When humans translate a given text, they focus on translating small chunks of text, or phrases, one after the other and then link them together to form a complete translation of the source text. Choosing the most appropriate translation of a given phrase is based on the meaning of the phrase itself and the meaning of one or more of the immediately preceding phrases, as well as the context. But the specifics of the target language also need to be considered in order for a translation to be both adequate and fluent.
Current machine translation (MT) tools have been tackling the problem using a similar approach. Phrase-based statistical machine translation (SMT) — the most commonly used MT paradigm — uses tables of tuples of a source phrase and its translation. Each tuple is, furthermore, associated with a probability that indicates likelihood of a specific translation for the given source phrase. Given a large enough set of sentences from the source language together with their translation in the target language, it is relatively easy to build a phrase table that can then be used for translation. Only a phrase table, though, is not enough. Due to the fact that source and target languages are usually quite different with respect to sentence (or text) construction, it is required that the phrase table is built to reflect the target language specifics. For example, a word-reordering model is used to determine a word order of the translation that will mirror as closely as possible the meaning of the source. Another challenge is subject-verb agreement — determining the correct verb forms with respect to the subject in a sentence. For these and many other issues, e.g. system expansion, system evaluation, tuning and so on, numerous solutions have been proposed in the recent years of research and development of MT. In addition, due to the recent globalization tendencies and the drastic expansion of the world wide web, bilingual data for major language pairs can be found to build quite elaborate SMT systems.

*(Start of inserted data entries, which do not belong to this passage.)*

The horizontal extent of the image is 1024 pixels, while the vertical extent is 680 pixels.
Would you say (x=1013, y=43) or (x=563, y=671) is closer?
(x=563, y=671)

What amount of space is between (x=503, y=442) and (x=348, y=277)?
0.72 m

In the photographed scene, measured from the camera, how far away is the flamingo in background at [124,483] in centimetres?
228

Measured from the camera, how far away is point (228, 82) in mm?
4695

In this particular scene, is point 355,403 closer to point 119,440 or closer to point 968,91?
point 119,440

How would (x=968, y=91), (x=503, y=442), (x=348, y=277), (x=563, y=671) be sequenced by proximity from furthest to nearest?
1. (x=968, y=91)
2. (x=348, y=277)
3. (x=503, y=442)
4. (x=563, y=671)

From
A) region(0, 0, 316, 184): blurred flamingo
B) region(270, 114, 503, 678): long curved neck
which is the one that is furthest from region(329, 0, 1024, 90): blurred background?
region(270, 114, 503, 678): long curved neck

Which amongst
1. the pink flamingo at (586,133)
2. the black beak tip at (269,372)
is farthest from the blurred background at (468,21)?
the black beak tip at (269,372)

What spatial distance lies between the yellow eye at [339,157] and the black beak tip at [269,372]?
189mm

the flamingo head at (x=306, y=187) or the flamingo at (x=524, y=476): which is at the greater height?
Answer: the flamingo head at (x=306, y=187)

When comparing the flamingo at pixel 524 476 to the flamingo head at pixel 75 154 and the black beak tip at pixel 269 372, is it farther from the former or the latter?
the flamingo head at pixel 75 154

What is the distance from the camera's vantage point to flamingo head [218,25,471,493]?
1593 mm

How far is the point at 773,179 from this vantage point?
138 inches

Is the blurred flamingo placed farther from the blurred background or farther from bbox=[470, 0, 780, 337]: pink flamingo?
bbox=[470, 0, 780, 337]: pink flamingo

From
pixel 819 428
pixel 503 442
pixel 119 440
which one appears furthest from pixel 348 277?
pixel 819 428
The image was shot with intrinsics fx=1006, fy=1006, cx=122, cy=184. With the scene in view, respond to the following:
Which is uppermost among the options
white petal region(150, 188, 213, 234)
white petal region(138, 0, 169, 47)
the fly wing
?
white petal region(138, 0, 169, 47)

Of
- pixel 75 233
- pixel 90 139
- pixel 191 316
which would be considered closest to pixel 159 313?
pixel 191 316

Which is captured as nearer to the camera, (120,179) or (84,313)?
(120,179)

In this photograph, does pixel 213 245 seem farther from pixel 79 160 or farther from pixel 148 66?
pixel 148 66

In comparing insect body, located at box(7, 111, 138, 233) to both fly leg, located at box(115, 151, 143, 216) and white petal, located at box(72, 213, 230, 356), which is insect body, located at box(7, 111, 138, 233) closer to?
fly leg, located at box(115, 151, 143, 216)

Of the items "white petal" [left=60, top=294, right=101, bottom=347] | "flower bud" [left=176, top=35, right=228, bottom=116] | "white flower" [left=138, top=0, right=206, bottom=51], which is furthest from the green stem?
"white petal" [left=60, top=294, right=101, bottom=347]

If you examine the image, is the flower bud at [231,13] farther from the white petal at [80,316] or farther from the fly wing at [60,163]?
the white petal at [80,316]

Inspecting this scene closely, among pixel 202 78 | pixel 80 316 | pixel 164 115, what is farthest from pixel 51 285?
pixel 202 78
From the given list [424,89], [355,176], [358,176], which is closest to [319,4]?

Despite the advances in current SMT systems, their translation quality cannot be compared to human translation, and human post processing is often required. Humans use their knowledge about source and target languages, their experience, their intuition. Humans possess the necessary intellectual plasticity in order to produce a translation of high quality. We adapt translations to suit the required style, to be coherent with the particular domain and to be accessible to the intended audience.
But SMT is fast. While humans translate on average 1,000 to 4,000 words per day, a machine can translate 4,000 words in a minute. Furthermore, building an SMT system can take between a couple of hours to a couple of days. For humans, learning a foreign language is a hard task that involves memorization of vocabulary and associating the foreign vocabulary with already known words, phrases or concepts; understanding of grammar rules and exceptions; and adoption of style and communication peculiarities. Moreover, it becomes even harder to learn languages that differ significantly from the base language — the mother tongue.
One way to incorporate intelligence into current MT systems is by using human post processing. The information that editors introduce when correcting MT-generated text is often related to details that machines cannot anticipate, but are significant to the adequacy and fluency of the translation. For example, consider a translation of cooking recipes from British English into Dutch. In the bilingual training data, information about liquid measurements is in fl oz (fluid ounces). In the target part of the bilingual data, the same information is in ml (milliliters), so the numbers are converted as well. Often SMT systems do not handle such cases correctly, but humans understand these types of errors and may easily correct them.
Research into these types of errors is critical for advancements in the quality and user experience of MT, so tools that aim to improve the experience of editors in reviewing translations and quality evaluation will become more important. Editors can assess translation quality and edit translated text segment by segment, thus improving the overall translation quality. The next step in improving MT is to use a form of supervised or semi-supervised machine learning techniques to reintegrate the corrected segments for the system to self-educate and, therefore, improve itself. Incremental retraining builds a self-improving MT framework and is a technique used to adapt the phrase table of a phrase-based SMT on the fly without the necessity to rebuild the system from scratch.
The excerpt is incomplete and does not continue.